Недолго помолчали, с любопытством разглядывая друг друга: она — бегая глазами по его лицу, он — несколько удивлённо… Удивлялся он не столько её приятной внешности, аккуратному брючному костюму, ладно сидевшему на стройной фигуре, сколько неожиданно возникшей симпатии к Наталье, совершенно незнакомой женщине.

           Понятно, что она моложе его, открытый честный взгляд, короткая стрижка каре, искорки в глазах молодили её по крайней мере лет на десять. Однако горестные лучики морщин в уголках глаз и особенно губ выдавали её скрытое горе, было ясно, что она много пережила, но не сломалась. А Лев ценил в людях «здоровое упрямство», дающее силы бороться с обстоятельствами, вытерпеть, снести и, может быть, даже выжить…

           Лев задумался, уставившись в пол: он чувствовал, что взволнован, не мог понять причину неожиданной симпатии к Наталье, ведь так не бывает? И вообще, ерунда какая-то, вошёл чужой человек, из редакции, будет мучить его вопросами, он же, понимая, что всё пойдёт в печать, что надо будет попросить…
           — Лев Сергеевич, ау! Ау-у!
           Он встряхнулся — и оба рассмеялись...

           …Интервью затянулось, но оба не замечали времени, потому что это было, собственно, не интервью даже, а раскованная беседа двух людей, случайно встретившихся и склонявшихся к откровенности, как бывает с попутчиками в поезде.

           Задача Натальи — узнать об институте, которым руководил Лев Сергеевич уже много лет, о сотрудниках, о задачах института, об успехах и неудачах — словом, обычный набор вопросов, на которые следовали стандартные ответы о процветании, широкомасштабной деятельности, успехах в области… и прочее.

           А сейчас… Они были интересны друг другу, оба это понимали, и всё более беседа превращалась в диалог о жизни, и вот уже, забывшись, наперебой пересказывали каждый свою жизнь: Лев, неожиданно для себя, раскрываясь, Наталья — осторожнее.

           Лев давно пересел из своего «официального» кресла на соседний стул, рядом с Натальей; жестикулируя, он рассказывал ей о своих институтских друзьях, о забавных случаях из студенческой жизни, то хлопая себя по коленям, то закатывая глаза, изображая нерадивого студента-неуча; Наталья смеялась, поддакивала, иногда спорила, склонив голову к плечу, — со стороны можно было подумать, что встретились однокурсники, не видевшиеся много лет.

           — Лев Сергеевич, я вам больше не нужна? — Валя высунулась головой из дверей, с любопытством оглядывая обоих, удивляясь чрезмерно затянувшемуся живому интервью.
           — Простите, Валюша, я… забылся, конечно, идите, я виноват, простите.

           И уже Наталье:
           — Валя добросовестная, надёжная помощница.
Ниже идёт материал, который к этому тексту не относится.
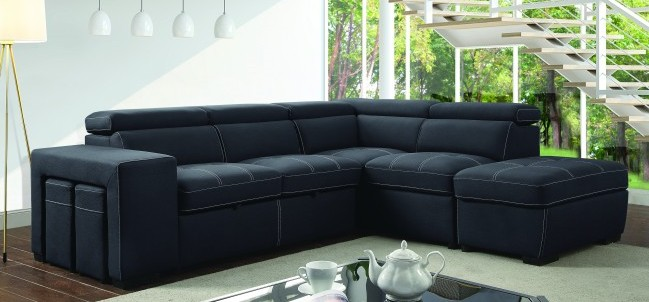 CM6603 2 pc Athene graphite fabric sectional sofa set with pull out sleep area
Вы, Наталья, обязательно расскажите о ней в своей статье, и вообще, у нас в институте нет разгильдяев, «халатов», «вампиров» и чинуш… ну почти нет.

           Наталья рассмеялась, отчего морщинки у губ стали заметнее, но искорки в глазах заиграли ещё больше.
           — Что вас рассмешило? — сам улыбаясь, спросил Лев.
           — Да вот эти ваши определения: «халаты», «вампиры»… Но я понимаю, что вы имеете в виду!

           «Как с ней легко и просто. Не то что с Леной…»

           Зазвонил телефон, вахтёр Иван Алексеевич интересовался, когда Лев Сергеевич покинет здание, шофёр Витя волнуется, и под его ли присмотром посторонняя в здании журналистка?

           Лев взглянул на часы, наотмашь откинув руку:
— Ничего себе, Наташа… Наталья… как мы, однако, засиделись…

           Наталья, посерьёзнев, вскочила, кинула давно выключенный диктофон в сумку, зачем-то огладила стол, будто от крошек, и впервые за вечер официально произнесла:
           — Ну что ж, спасибо, Лев Сергеевич, за беседу и за… — глаза её озорно заблестели: — …за хлеб-соль…
           — Да что ж это со мной такое сегодня?! Я даже не предложил вам чаю!! А вы сами хороши, — шуточно рассердился, сщурившись, Лев, — я так увлёкся разговором… Не знаю, какое получится интервью, а вот за беседу с вами, Наталья Олеговна, спасибо, благодаря вам я окунулся в прошлое, и с вами вспоминать его было… хорошо…
           — Я напишу статью, пришлю её вам, вдруг что-то не понравится.
           — Пришлёте… — Лев засмущался, он не знал как себя вести, обескураженный странной тягой к незнакомой женщине.

           Глупо, да это и не приходило Льву Сергеевичу в голову, — вообразить флирт и тем более влюблённость, ну абсолютно глупо. Вот-вот стукнет пятьдесят, о какой влюблённости может идти речь?!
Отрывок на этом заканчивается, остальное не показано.